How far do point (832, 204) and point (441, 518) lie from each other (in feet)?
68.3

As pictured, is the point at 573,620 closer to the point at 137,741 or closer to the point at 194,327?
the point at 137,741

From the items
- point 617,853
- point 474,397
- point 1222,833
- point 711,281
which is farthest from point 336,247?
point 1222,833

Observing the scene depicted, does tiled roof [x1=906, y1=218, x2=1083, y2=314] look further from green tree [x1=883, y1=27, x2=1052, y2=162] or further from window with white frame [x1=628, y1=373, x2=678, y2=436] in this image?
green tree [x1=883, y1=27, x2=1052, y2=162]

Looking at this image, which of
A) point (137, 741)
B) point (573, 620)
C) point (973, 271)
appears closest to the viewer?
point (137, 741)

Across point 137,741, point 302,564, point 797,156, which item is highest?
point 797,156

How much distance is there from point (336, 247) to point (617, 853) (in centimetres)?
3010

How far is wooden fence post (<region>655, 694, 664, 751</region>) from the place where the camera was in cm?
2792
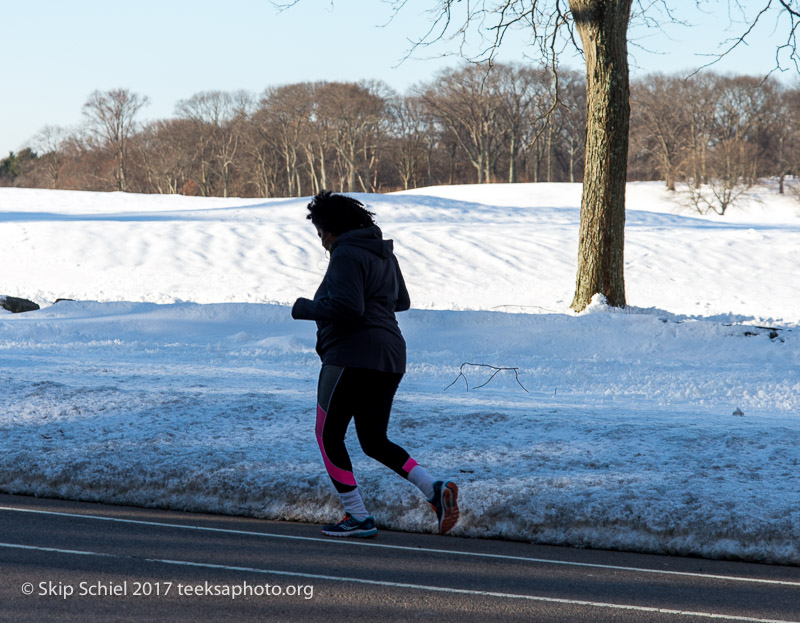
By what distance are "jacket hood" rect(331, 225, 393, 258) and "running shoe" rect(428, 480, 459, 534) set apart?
3.92ft

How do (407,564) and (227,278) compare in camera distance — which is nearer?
(407,564)

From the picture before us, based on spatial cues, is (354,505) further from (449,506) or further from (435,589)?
(435,589)

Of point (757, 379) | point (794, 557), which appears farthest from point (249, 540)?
point (757, 379)

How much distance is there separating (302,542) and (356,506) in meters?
0.34

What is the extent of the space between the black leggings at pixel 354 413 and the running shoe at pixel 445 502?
0.59 feet

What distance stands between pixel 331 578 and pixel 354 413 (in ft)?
2.69

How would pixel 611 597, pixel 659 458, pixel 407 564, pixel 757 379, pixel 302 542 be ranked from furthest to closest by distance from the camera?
1. pixel 757 379
2. pixel 659 458
3. pixel 302 542
4. pixel 407 564
5. pixel 611 597

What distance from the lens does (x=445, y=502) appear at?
4.57 meters

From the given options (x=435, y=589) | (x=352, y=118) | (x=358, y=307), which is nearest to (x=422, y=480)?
(x=435, y=589)

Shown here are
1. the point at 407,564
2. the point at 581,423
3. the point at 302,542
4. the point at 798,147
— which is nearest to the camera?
the point at 407,564

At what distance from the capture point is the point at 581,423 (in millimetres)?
7066

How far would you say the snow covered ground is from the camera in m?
5.28

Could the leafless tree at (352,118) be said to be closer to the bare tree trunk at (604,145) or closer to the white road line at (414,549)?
the bare tree trunk at (604,145)

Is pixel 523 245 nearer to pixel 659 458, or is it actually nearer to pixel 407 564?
pixel 659 458
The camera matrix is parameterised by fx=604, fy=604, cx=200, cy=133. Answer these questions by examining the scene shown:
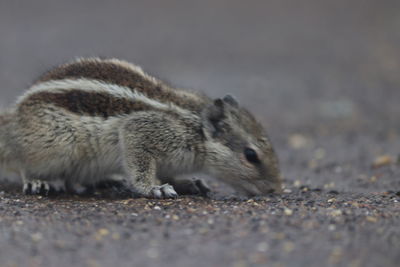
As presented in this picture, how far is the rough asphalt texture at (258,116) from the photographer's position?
15.2 ft

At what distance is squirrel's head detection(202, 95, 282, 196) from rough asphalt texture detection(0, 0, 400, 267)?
0.24m

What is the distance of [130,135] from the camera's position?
6691mm

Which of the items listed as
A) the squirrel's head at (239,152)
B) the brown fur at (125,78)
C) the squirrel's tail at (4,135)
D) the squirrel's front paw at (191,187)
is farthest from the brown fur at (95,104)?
the squirrel's front paw at (191,187)

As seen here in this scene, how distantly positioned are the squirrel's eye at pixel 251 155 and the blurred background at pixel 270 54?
7.53 feet

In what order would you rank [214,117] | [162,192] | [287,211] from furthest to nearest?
[214,117] → [162,192] → [287,211]

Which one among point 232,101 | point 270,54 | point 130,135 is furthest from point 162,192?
point 270,54

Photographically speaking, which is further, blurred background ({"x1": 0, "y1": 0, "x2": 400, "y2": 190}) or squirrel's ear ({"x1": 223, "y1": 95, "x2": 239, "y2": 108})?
blurred background ({"x1": 0, "y1": 0, "x2": 400, "y2": 190})

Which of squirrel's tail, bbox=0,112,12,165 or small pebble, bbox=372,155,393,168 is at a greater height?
small pebble, bbox=372,155,393,168

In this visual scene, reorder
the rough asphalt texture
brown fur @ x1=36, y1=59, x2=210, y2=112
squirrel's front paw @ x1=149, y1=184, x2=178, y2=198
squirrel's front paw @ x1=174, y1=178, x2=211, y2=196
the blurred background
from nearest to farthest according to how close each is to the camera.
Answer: the rough asphalt texture → squirrel's front paw @ x1=149, y1=184, x2=178, y2=198 → brown fur @ x1=36, y1=59, x2=210, y2=112 → squirrel's front paw @ x1=174, y1=178, x2=211, y2=196 → the blurred background

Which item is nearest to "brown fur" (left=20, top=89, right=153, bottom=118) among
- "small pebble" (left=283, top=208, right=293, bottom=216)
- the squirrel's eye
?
the squirrel's eye

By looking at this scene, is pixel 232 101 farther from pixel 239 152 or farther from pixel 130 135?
pixel 130 135

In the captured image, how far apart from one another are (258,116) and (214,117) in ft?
18.9

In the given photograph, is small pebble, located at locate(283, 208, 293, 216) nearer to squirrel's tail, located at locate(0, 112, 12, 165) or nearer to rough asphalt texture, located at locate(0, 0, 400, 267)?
rough asphalt texture, located at locate(0, 0, 400, 267)

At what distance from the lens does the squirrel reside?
6.73m
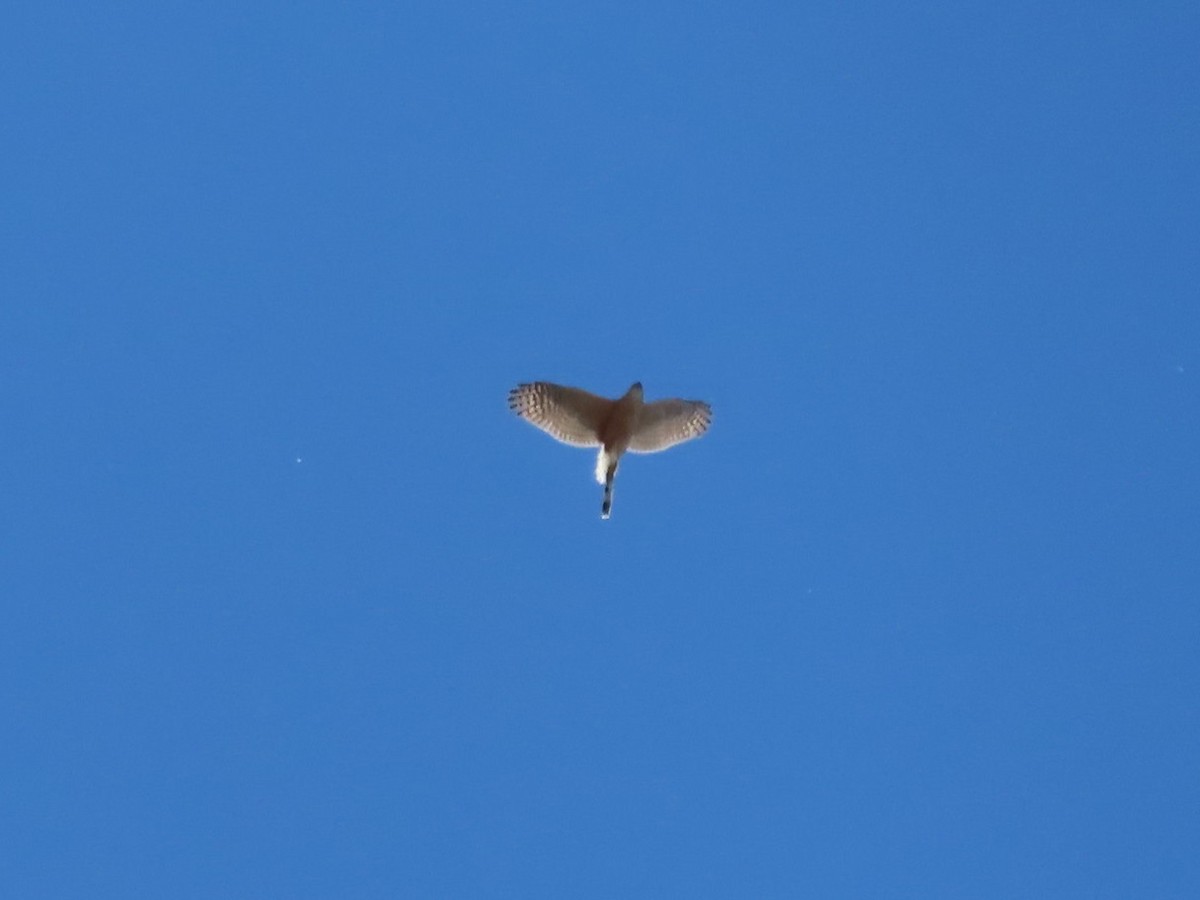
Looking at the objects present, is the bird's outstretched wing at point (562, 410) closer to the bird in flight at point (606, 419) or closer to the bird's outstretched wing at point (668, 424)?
the bird in flight at point (606, 419)

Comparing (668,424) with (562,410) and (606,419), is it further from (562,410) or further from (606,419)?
(562,410)

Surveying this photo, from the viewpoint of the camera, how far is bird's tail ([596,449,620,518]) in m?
17.0

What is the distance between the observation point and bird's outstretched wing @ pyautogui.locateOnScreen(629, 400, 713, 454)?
16922 mm

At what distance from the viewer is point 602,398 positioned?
16.5m

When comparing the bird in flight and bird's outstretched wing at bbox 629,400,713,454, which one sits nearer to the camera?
Answer: the bird in flight

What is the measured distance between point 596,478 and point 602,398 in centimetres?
124

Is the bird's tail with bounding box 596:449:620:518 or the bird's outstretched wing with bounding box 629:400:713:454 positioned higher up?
the bird's outstretched wing with bounding box 629:400:713:454

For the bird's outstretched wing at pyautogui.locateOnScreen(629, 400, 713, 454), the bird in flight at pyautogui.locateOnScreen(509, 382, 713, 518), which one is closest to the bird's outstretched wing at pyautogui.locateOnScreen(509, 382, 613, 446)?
the bird in flight at pyautogui.locateOnScreen(509, 382, 713, 518)

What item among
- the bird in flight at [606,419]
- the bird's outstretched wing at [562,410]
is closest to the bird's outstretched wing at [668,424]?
the bird in flight at [606,419]

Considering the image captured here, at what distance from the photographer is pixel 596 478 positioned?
1727cm

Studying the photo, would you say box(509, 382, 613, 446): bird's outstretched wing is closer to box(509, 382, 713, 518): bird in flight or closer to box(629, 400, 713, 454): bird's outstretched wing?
box(509, 382, 713, 518): bird in flight

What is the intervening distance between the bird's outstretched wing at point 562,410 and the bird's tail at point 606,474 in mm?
224

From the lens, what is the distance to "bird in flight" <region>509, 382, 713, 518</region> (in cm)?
1655

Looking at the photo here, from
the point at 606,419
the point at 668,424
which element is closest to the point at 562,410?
the point at 606,419
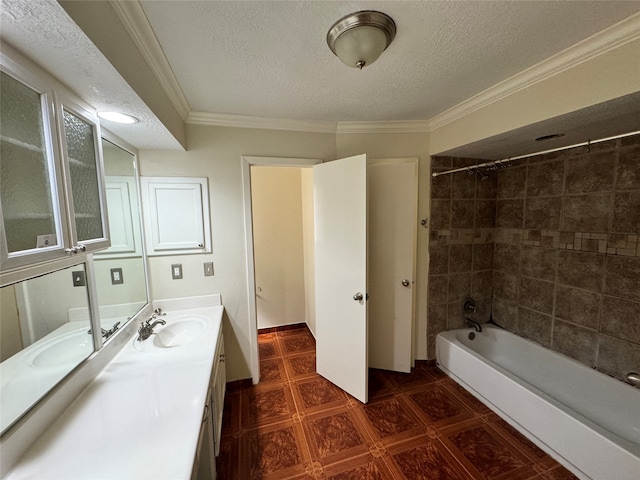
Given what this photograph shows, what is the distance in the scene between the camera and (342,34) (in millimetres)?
1071

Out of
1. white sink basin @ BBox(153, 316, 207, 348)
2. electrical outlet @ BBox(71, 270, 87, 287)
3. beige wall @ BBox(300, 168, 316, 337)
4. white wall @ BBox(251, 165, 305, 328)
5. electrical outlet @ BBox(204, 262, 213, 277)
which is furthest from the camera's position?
white wall @ BBox(251, 165, 305, 328)

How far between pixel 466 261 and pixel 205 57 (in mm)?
2683

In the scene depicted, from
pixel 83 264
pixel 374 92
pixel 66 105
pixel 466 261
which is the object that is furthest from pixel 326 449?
pixel 374 92

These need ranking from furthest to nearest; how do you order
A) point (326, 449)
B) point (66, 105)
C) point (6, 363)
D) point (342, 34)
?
point (326, 449)
point (342, 34)
point (66, 105)
point (6, 363)

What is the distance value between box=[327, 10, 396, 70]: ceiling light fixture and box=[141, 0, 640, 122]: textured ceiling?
3cm

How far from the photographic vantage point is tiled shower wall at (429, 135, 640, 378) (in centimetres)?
169

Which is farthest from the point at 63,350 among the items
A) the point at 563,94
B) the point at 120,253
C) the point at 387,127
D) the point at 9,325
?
the point at 563,94

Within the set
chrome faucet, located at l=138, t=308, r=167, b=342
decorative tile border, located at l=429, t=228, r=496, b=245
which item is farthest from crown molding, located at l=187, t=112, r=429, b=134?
chrome faucet, located at l=138, t=308, r=167, b=342

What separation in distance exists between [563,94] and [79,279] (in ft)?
8.71

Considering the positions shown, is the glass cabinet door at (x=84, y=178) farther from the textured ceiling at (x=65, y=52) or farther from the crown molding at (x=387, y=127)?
the crown molding at (x=387, y=127)

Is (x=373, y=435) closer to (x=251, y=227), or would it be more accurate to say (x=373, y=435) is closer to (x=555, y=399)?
(x=555, y=399)

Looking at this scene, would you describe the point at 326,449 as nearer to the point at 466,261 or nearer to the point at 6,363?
the point at 6,363

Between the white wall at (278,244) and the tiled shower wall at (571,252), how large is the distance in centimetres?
172

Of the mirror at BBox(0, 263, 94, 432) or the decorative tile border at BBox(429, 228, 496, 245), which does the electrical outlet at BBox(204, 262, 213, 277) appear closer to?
the mirror at BBox(0, 263, 94, 432)
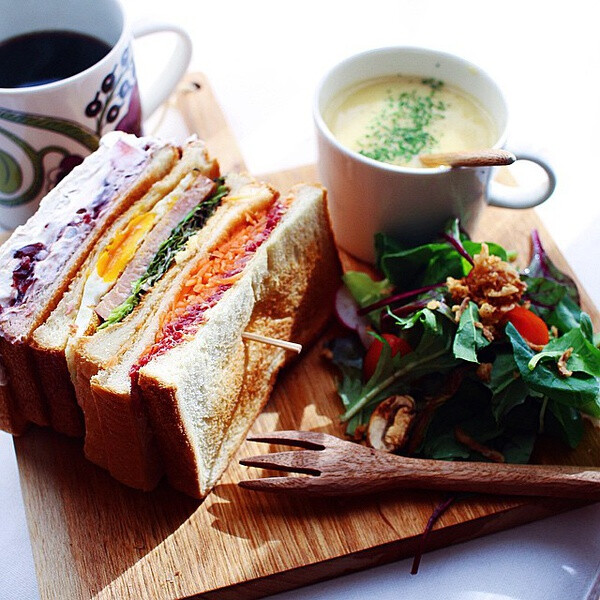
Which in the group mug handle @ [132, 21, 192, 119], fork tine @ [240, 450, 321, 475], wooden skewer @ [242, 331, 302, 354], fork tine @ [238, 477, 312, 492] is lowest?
fork tine @ [238, 477, 312, 492]

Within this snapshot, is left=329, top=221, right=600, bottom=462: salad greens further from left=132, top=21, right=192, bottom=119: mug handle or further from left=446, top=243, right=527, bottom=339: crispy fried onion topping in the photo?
left=132, top=21, right=192, bottom=119: mug handle

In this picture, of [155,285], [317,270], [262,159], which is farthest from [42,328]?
[262,159]

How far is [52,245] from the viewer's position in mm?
2537

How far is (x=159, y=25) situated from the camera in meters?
2.99

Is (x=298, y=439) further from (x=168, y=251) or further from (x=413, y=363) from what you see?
(x=168, y=251)

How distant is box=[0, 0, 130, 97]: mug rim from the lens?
2572 mm

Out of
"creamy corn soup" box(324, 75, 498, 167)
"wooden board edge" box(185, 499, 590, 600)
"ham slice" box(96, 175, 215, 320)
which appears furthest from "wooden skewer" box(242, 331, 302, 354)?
"creamy corn soup" box(324, 75, 498, 167)

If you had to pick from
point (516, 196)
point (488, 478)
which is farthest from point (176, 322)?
point (516, 196)

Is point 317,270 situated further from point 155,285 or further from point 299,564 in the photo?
point 299,564

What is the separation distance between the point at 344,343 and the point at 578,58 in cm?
223

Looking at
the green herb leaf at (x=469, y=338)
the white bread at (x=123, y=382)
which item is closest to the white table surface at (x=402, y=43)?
the white bread at (x=123, y=382)

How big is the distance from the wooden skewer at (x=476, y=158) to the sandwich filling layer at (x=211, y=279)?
1.73 feet

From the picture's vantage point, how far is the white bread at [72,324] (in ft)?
7.87

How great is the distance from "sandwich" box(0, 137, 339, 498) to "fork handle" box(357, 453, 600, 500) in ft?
1.62
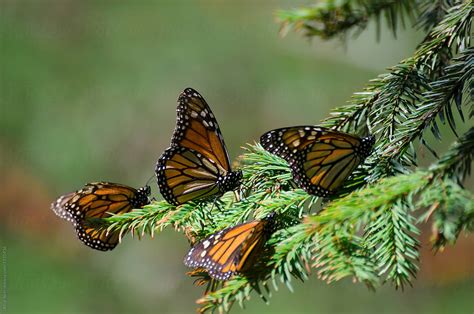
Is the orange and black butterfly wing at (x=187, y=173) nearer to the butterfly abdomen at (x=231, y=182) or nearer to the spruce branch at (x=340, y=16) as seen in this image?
the butterfly abdomen at (x=231, y=182)

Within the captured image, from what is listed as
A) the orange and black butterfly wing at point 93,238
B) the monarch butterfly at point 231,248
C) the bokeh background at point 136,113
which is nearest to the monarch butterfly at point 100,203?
the orange and black butterfly wing at point 93,238

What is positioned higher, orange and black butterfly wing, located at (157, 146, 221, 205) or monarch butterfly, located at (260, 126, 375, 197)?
orange and black butterfly wing, located at (157, 146, 221, 205)

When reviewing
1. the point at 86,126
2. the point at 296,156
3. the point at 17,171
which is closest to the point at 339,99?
the point at 86,126

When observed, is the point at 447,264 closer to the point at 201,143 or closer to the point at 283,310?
the point at 283,310

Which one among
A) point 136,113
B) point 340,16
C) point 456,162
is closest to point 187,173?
point 340,16

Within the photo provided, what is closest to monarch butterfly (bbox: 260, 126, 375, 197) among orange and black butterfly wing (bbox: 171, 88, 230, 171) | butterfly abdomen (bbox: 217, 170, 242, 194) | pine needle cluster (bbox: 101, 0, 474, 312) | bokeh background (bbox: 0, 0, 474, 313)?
pine needle cluster (bbox: 101, 0, 474, 312)

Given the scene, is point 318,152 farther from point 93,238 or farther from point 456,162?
point 93,238

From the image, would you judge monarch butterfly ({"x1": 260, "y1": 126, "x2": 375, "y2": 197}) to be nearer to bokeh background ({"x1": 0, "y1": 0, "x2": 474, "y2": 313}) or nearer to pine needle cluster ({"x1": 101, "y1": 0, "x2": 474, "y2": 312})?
A: pine needle cluster ({"x1": 101, "y1": 0, "x2": 474, "y2": 312})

What is asked: Reproduce the stretch of the listing from the line containing "Which of squirrel's" through the line containing "Answer: the rough", replacing "reorder" with "arrange" and leaving everything else unchanged.

Task result:
Which of squirrel's tail, bbox=0,112,12,165 or small pebble, bbox=372,155,393,168 is at a greater height?
small pebble, bbox=372,155,393,168

In this visual scene, arrange
the rough asphalt texture
brown fur @ x1=36, y1=59, x2=210, y2=112
squirrel's front paw @ x1=149, y1=184, x2=178, y2=198
squirrel's front paw @ x1=174, y1=178, x2=211, y2=196
the blurred background
from nearest to farthest according to how close each is to the camera.
Answer: the rough asphalt texture → squirrel's front paw @ x1=149, y1=184, x2=178, y2=198 → brown fur @ x1=36, y1=59, x2=210, y2=112 → squirrel's front paw @ x1=174, y1=178, x2=211, y2=196 → the blurred background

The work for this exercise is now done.